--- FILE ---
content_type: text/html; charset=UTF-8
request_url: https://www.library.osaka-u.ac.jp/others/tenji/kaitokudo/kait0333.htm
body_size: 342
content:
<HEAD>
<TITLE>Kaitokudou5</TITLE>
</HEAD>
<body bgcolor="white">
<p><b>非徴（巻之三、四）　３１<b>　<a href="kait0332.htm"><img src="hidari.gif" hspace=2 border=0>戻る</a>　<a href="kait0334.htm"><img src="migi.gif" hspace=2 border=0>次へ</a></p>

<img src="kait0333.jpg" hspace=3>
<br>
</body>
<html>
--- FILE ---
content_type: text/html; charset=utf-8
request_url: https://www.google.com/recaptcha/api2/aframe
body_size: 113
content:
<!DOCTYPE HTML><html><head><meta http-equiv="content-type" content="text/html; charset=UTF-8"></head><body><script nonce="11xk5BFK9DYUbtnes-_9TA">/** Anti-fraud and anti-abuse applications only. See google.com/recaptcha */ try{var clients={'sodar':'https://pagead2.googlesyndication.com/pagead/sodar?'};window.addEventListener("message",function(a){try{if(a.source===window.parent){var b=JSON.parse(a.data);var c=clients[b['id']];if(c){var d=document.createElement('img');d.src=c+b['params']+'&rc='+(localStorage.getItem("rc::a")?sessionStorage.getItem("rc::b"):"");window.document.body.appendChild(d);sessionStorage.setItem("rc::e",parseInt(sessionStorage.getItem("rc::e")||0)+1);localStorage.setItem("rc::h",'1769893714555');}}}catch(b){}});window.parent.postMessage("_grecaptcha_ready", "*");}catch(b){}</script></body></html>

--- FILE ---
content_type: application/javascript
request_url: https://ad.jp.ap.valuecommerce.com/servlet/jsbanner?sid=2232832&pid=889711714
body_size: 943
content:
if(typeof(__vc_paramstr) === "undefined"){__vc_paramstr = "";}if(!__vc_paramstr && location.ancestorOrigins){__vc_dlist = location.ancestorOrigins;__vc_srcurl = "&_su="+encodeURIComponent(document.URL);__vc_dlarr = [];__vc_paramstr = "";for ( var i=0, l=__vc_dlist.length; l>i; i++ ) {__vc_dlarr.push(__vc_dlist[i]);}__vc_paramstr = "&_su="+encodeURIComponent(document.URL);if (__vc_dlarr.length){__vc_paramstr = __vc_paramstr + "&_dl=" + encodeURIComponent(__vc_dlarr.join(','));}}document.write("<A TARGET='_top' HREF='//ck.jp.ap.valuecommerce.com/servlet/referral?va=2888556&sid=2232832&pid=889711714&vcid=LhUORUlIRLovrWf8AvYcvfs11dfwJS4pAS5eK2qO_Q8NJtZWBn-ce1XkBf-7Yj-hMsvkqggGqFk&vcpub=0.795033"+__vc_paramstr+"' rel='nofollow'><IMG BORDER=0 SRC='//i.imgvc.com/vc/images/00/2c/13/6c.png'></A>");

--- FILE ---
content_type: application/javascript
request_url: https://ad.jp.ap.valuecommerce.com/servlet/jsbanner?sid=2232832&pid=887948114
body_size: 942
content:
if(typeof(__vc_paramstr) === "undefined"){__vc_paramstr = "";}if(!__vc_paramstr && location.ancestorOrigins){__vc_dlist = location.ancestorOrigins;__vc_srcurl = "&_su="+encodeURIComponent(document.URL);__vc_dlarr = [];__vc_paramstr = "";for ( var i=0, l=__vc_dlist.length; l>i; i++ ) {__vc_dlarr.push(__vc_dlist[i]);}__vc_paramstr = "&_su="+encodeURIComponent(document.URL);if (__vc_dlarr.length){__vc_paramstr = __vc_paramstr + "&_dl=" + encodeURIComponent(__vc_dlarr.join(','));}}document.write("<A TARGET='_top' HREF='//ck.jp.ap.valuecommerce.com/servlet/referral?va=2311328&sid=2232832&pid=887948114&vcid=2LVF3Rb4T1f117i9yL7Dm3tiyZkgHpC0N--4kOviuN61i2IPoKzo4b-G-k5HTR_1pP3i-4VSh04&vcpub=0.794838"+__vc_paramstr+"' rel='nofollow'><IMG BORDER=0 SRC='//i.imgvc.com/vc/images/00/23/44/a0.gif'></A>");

┄┄┄┄┄┄

## Exercise requirements
Reproduce every record, making sure each one stays exactly the same.

## Reply
--- FILE ---
content_type: text/html; charset=UTF-8
request_url: https://www.library.osaka-u.ac.jp/others/tenji/kaitokudo/kait0333.htm
body_size: 342
content:
<HEAD>
<TITLE>Kaitokudou5</TITLE>
</HEAD>
<body bgcolor="white">
<p><b>非徴（巻之三、四）　３１<b>　<a href="kait0332.htm"><img src="hidari.gif" hspace=2 border=0>戻る</a>　<a href="kait0334.htm"><img src="migi.gif" hspace=2 border=0>次へ</a></p>

<img src="kait0333.jpg" hspace=3>
<br>
</body>
<html>
--- FILE ---
content_type: text/html; charset=utf-8
request_url: https://www.google.com/recaptcha/api2/aframe
body_size: 113
content:
<!DOCTYPE HTML><html><head><meta http-equiv="content-type" content="text/html; charset=UTF-8"></head><body><script nonce="11xk5BFK9DYUbtnes-_9TA">/** Anti-fraud and anti-abuse applications only. See google.com/recaptcha */ try{var clients={'sodar':'https://pagead2.googlesyndication.com/pagead/sodar?'};window.addEventListener("message",function(a){try{if(a.source===window.parent){var b=JSON.parse(a.data);var c=clients[b['id']];if(c){var d=document.createElement('img');d.src=c+b['params']+'&rc='+(localStorage.getItem("rc::a")?sessionStorage.getItem("rc::b"):"");window.document.body.appendChild(d);sessionStorage.setItem("rc::e",parseInt(sessionStorage.getItem("rc::e")||0)+1);localStorage.setItem("rc::h",'1769893714555');}}}catch(b){}});window.parent.postMessage("_grecaptcha_ready", "*");}catch(b){}</script></body></html>

--- FILE ---
content_type: application/javascript
request_url: https://ad.jp.ap.valuecommerce.com/servlet/jsbanner?sid=2232832&pid=889711714
body_size: 943
content:
if(typeof(__vc_paramstr) === "undefined"){__vc_paramstr = "";}if(!__vc_paramstr && location.ancestorOrigins){__vc_dlist = location.ancestorOrigins;__vc_srcurl = "&_su="+encodeURIComponent(document.URL);__vc_dlarr = [];__vc_paramstr = "";for ( var i=0, l=__vc_dlist.length; l>i; i++ ) {__vc_dlarr.push(__vc_dlist[i]);}__vc_paramstr = "&_su="+encodeURIComponent(document.URL);if (__vc_dlarr.length){__vc_paramstr = __vc_paramstr + "&_dl=" + encodeURIComponent(__vc_dlarr.join(','));}}document.write("<A TARGET='_top' HREF='//ck.jp.ap.valuecommerce.com/servlet/referral?va=2888556&sid=2232832&pid=889711714&vcid=LhUORUlIRLovrWf8AvYcvfs11dfwJS4pAS5eK2qO_Q8NJtZWBn-ce1XkBf-7Yj-hMsvkqggGqFk&vcpub=0.795033"+__vc_paramstr+"' rel='nofollow'><IMG BORDER=0 SRC='//i.imgvc.com/vc/images/00/2c/13/6c.png'></A>");

--- FILE ---
content_type: application/javascript
request_url: https://ad.jp.ap.valuecommerce.com/servlet/jsbanner?sid=2232832&pid=887948114
body_size: 942
content:
if(typeof(__vc_paramstr) === "undefined"){__vc_paramstr = "";}if(!__vc_paramstr && location.ancestorOrigins){__vc_dlist = location.ancestorOrigins;__vc_srcurl = "&_su="+encodeURIComponent(document.URL);__vc_dlarr = [];__vc_paramstr = "";for ( var i=0, l=__vc_dlist.length; l>i; i++ ) {__vc_dlarr.push(__vc_dlist[i]);}__vc_paramstr = "&_su="+encodeURIComponent(document.URL);if (__vc_dlarr.length){__vc_paramstr = __vc_paramstr + "&_dl=" + encodeURIComponent(__vc_dlarr.join(','));}}document.write("<A TARGET='_top' HREF='//ck.jp.ap.valuecommerce.com/servlet/referral?va=2311328&sid=2232832&pid=887948114&vcid=2LVF3Rb4T1f117i9yL7Dm3tiyZkgHpC0N--4kOviuN61i2IPoKzo4b-G-k5HTR_1pP3i-4VSh04&vcpub=0.794838"+__vc_paramstr+"' rel='nofollow'><IMG BORDER=0 SRC='//i.imgvc.com/vc/images/00/23/44/a0.gif'></A>");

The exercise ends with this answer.